◆ **Exercise goal**
If a record contains an image, leave the image out and repeat everything else exactly.

--- START ---

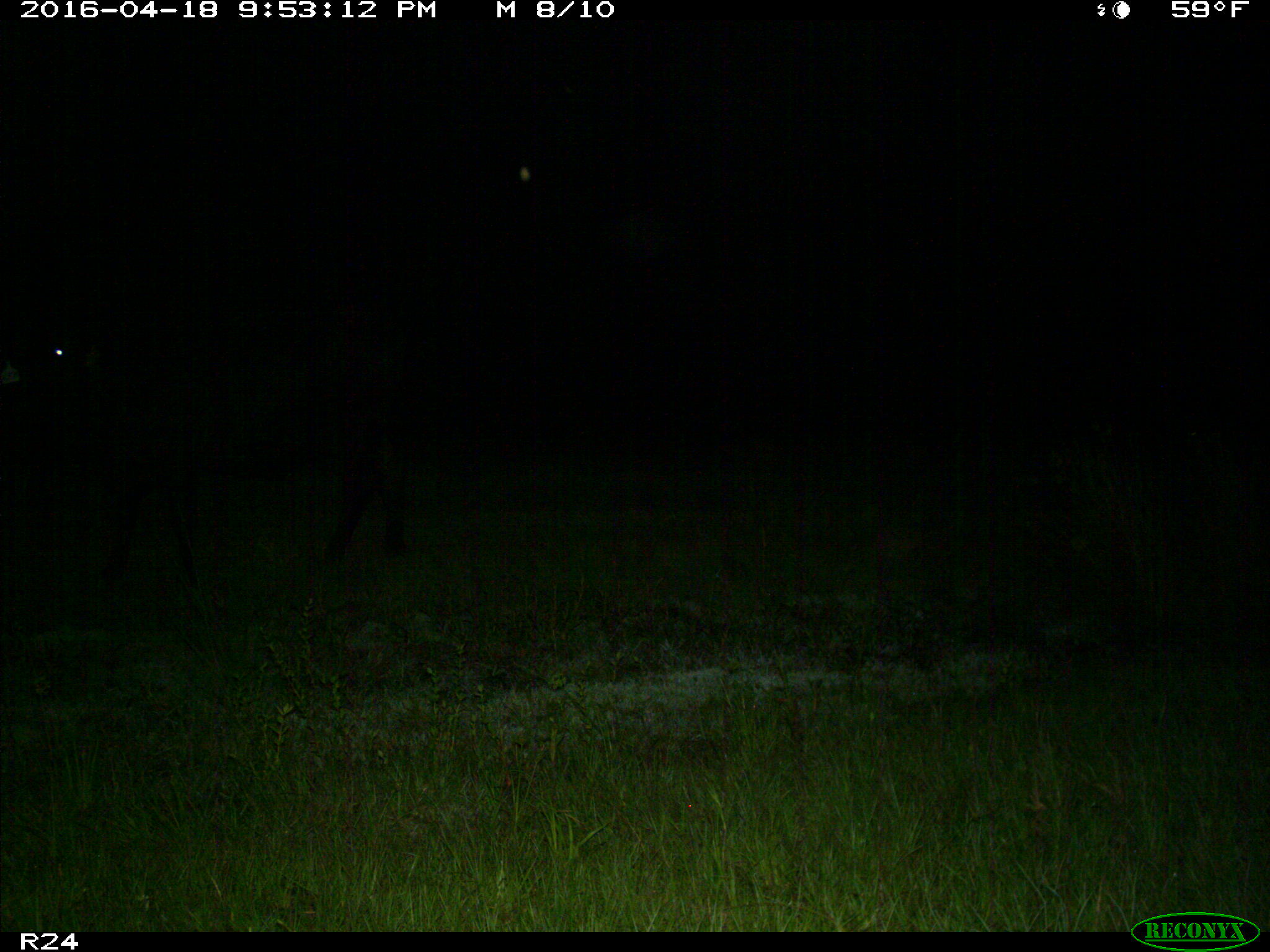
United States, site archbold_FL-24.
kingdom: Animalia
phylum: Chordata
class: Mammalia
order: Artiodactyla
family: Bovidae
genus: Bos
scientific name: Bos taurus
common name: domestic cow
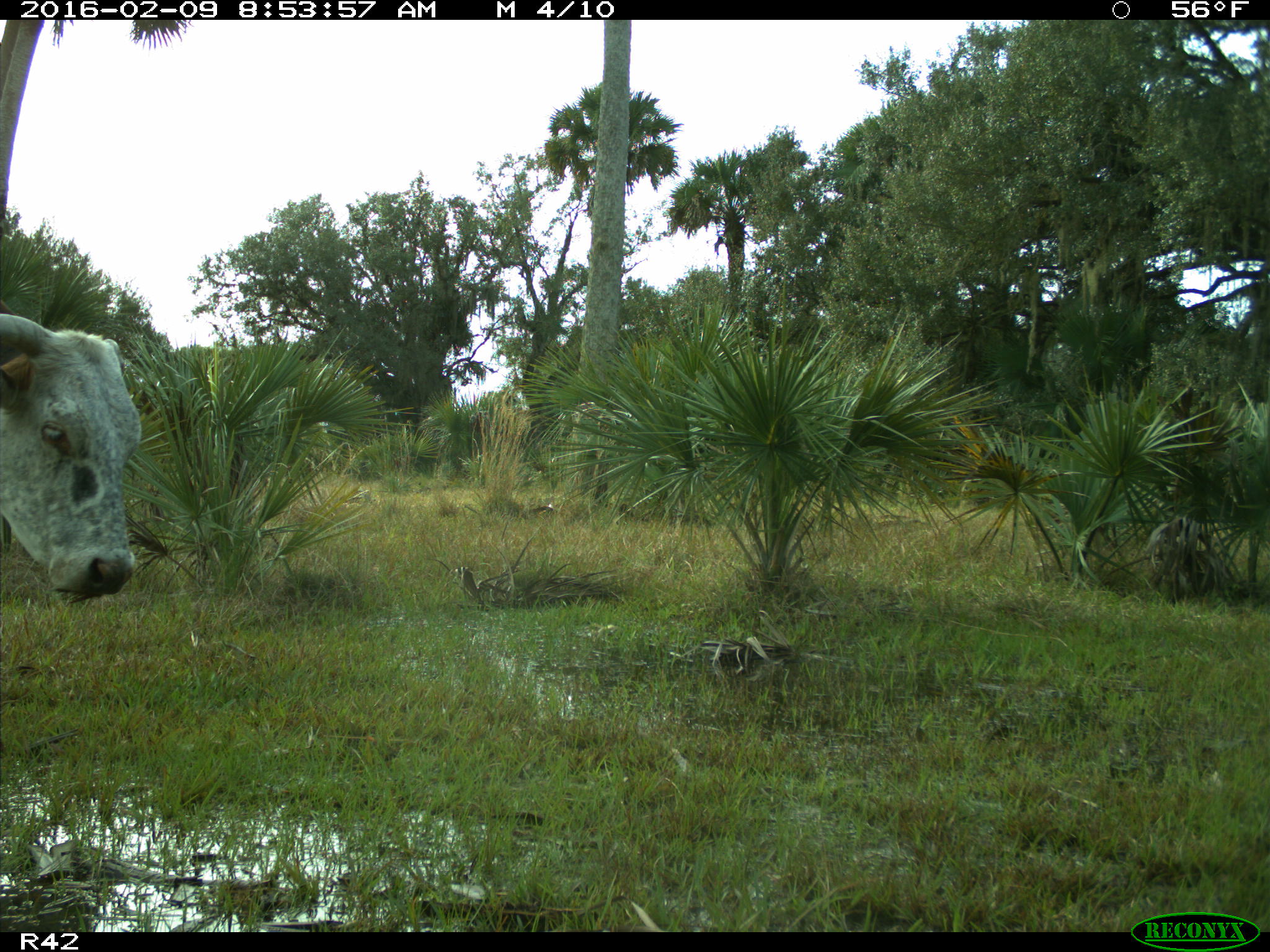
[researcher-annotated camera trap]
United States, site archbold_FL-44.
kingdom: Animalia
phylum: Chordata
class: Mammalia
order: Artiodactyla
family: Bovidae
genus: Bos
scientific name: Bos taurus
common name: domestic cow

--- END ---

◆ **Problem solution**
United States, site archbold_FL-24.
kingdom: Animalia
phylum: Chordata
class: Mammalia
order: Artiodactyla
family: Bovidae
genus: Bos
scientific name: Bos taurus
common name: domestic cow
[researcher-annotated camera trap]
United States, site archbold_FL-44.
kingdom: Animalia
phylum: Chordata
class: Mammalia
order: Artiodactyla
family: Bovidae
genus: Bos
scientific name: Bos taurus
common name: domestic cow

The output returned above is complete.